Studenten profiteren van Engelstalig onderwijs 

Meer dan de helft van onze docenten spreekt Nederlands niet op een niveau dat voldoende zou zijn om in het Nederlands les te geven. Dat is misschien het grootste probleem als we ons onderwijs alleen nog in het Nederlands mogen geven. Wetenschappers uit China, de VS, Italië of Zimbabwe vragen om Nederlands te leren op een niveau dat voldoende is voor onderwijs zou niet alleen leiden tot een enorm tekort aan onderwijzend personeel, maar ook resulteren in een talentexodus en verarming van de wetenschappelijke output in Nederland.  

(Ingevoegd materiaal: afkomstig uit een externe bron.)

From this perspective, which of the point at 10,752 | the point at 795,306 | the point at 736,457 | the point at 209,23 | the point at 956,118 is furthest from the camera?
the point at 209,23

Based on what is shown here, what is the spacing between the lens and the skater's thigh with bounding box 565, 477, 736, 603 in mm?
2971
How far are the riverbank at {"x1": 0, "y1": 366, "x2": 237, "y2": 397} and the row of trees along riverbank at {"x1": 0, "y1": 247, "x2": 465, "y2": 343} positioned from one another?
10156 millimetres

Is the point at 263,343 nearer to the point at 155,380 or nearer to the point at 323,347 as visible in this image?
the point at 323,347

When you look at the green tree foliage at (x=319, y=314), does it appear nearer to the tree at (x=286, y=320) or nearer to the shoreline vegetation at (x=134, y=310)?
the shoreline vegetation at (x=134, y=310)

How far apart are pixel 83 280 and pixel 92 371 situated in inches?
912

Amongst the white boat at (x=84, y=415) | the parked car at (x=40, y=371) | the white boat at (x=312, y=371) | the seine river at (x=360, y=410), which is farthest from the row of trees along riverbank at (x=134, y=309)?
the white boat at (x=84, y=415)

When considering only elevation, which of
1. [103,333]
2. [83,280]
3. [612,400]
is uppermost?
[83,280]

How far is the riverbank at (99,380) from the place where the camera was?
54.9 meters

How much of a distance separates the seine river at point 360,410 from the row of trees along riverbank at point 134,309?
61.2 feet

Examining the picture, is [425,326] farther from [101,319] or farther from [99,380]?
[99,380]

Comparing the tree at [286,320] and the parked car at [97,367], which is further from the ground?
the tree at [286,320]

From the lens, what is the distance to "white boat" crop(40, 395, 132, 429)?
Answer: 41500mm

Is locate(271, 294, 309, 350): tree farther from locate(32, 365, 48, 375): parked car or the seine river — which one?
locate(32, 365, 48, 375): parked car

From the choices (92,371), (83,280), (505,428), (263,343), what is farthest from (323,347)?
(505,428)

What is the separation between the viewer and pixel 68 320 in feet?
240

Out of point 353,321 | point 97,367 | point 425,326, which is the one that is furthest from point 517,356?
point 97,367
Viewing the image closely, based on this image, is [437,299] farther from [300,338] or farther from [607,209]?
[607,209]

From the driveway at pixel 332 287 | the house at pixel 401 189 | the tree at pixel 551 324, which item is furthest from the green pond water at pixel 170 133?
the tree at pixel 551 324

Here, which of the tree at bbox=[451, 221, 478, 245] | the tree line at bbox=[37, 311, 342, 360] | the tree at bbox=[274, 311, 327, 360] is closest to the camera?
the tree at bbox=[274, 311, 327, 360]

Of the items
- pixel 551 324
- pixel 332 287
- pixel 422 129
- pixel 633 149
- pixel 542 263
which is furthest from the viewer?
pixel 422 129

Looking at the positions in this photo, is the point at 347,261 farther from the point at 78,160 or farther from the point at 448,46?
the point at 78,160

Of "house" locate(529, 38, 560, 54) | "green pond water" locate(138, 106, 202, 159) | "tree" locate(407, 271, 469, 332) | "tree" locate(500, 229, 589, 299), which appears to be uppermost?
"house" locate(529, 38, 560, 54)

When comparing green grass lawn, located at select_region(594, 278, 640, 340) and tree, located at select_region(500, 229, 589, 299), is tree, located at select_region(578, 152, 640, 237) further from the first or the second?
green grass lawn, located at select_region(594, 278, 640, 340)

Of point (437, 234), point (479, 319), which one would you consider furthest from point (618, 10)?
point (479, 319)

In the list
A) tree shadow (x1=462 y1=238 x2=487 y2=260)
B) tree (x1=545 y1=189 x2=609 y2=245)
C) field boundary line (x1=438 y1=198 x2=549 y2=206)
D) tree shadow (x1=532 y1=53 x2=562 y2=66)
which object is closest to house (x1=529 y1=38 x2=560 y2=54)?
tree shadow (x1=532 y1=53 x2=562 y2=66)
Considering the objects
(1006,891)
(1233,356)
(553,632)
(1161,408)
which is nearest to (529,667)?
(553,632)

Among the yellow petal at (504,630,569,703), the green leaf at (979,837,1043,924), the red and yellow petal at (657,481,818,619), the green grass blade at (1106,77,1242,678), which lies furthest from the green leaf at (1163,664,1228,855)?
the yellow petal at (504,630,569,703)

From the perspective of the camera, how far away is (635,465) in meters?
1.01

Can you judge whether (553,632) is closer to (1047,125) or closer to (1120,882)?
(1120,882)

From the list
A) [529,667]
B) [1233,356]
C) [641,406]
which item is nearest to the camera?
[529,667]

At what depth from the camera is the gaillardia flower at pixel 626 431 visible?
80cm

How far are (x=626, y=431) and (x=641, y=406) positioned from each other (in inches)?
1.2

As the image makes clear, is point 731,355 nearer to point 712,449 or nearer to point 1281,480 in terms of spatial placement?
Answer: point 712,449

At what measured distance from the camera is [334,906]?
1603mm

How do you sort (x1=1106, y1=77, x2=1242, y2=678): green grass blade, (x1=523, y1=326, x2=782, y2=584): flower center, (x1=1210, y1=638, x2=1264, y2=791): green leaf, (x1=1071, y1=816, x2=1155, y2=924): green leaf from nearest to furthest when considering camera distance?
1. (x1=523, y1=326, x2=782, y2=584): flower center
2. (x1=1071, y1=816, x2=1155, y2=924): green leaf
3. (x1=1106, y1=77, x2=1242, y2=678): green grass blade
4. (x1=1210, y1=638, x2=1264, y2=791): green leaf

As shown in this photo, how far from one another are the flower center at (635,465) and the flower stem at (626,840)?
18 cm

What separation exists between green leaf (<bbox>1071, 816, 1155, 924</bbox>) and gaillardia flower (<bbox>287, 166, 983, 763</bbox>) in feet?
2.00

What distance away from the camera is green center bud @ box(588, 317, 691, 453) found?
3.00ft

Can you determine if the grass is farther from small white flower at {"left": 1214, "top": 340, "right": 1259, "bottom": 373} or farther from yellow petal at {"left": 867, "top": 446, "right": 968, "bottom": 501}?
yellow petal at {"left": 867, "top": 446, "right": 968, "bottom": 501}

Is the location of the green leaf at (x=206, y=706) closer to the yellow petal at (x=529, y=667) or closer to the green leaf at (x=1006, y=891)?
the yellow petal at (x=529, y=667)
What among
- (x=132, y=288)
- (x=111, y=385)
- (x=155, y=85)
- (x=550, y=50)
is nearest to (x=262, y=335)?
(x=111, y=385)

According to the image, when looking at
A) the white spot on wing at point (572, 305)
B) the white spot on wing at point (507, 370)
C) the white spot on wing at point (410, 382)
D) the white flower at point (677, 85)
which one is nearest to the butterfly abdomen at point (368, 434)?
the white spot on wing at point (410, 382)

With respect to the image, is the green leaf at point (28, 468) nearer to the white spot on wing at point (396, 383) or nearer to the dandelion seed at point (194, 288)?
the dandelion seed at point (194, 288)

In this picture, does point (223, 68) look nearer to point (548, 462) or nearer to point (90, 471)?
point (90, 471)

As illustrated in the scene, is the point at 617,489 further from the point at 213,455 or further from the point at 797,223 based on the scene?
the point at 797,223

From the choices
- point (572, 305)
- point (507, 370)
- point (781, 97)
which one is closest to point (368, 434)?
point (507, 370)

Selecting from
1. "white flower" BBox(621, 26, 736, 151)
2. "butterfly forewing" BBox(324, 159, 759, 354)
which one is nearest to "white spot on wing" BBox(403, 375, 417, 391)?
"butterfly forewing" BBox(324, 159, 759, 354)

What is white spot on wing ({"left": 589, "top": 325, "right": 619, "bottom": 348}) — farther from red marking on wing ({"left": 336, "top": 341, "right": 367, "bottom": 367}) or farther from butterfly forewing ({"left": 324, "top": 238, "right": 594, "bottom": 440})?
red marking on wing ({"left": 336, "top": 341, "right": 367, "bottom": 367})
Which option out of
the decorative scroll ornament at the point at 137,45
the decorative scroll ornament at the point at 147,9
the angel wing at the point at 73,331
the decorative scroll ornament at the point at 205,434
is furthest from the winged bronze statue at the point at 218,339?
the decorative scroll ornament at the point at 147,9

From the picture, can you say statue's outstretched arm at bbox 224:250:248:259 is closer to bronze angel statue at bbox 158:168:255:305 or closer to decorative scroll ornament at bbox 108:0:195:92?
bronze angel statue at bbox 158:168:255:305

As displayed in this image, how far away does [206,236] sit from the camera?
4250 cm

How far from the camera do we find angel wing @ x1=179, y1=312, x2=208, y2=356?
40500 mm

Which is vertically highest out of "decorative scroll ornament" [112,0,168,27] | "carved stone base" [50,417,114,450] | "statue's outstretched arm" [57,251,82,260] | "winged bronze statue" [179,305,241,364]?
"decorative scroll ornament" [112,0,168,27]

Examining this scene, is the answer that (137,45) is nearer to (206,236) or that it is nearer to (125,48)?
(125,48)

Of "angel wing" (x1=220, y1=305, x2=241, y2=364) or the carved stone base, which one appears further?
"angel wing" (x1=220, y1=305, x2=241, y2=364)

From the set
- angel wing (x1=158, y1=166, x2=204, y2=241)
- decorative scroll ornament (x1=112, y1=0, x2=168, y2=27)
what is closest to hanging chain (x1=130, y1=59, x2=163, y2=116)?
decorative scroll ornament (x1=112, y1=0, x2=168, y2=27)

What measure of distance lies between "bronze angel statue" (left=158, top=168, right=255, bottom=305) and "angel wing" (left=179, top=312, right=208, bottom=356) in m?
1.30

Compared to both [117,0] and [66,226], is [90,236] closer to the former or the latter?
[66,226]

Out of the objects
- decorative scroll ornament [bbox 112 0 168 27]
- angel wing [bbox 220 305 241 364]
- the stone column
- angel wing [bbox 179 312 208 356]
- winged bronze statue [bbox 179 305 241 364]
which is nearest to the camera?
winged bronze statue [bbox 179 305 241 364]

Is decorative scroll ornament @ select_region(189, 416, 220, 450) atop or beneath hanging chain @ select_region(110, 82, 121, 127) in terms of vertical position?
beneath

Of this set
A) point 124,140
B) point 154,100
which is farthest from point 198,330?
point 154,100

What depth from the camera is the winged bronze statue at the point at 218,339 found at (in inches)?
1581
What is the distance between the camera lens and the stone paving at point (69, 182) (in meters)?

De Nederlanders (en zeker Nederlandse academici) behoren tot de beste niet-moedertaalsprekers van het Engels ter wereld. Nederlandse studenten profiteren daarnaast van Engelstalig onderwijs, omdat velen ook op internationale uitwisseling willen gaan of zelfs streven naar een internationale carrière. Noch onze Nederlandse noch onze internationale afgestudeerden hebben moeite een baan te vinden – of in Nederland of elders; rond de negentig procent van de alumni lukt dit al binnen 3 maanden na afstuderen. 

Wijzig desnoods de wet

Ten slotte dragen internationale afgestudeerden volgens een studie van Nuffic uit 2016 fors bij aan de Nederlandse schatkist. Tussen de dertig en vijftig procent van hen blijft vijf jaar na afstuderen in Nederland wonen. Samen dragen ze per jaar rond de 1,57 miljard euro aan belastinggeld bij.  

Kortom, naast taalnationalisme is er geen enkele goede reden om Nederlands algeheel als onderwijstaal te eisen. De instroom van internationale studenten kunnen universiteiten eenvoudig beperken door capaciteitsbeperkingen voor internationale studenten per opleiding in te stellen. Dat kan ook zonder bureaucratie, gewoon te bepalen door elke faculteit of universiteit. Als dat een wetswijziging vereist, weten we wat ons te doen staat. 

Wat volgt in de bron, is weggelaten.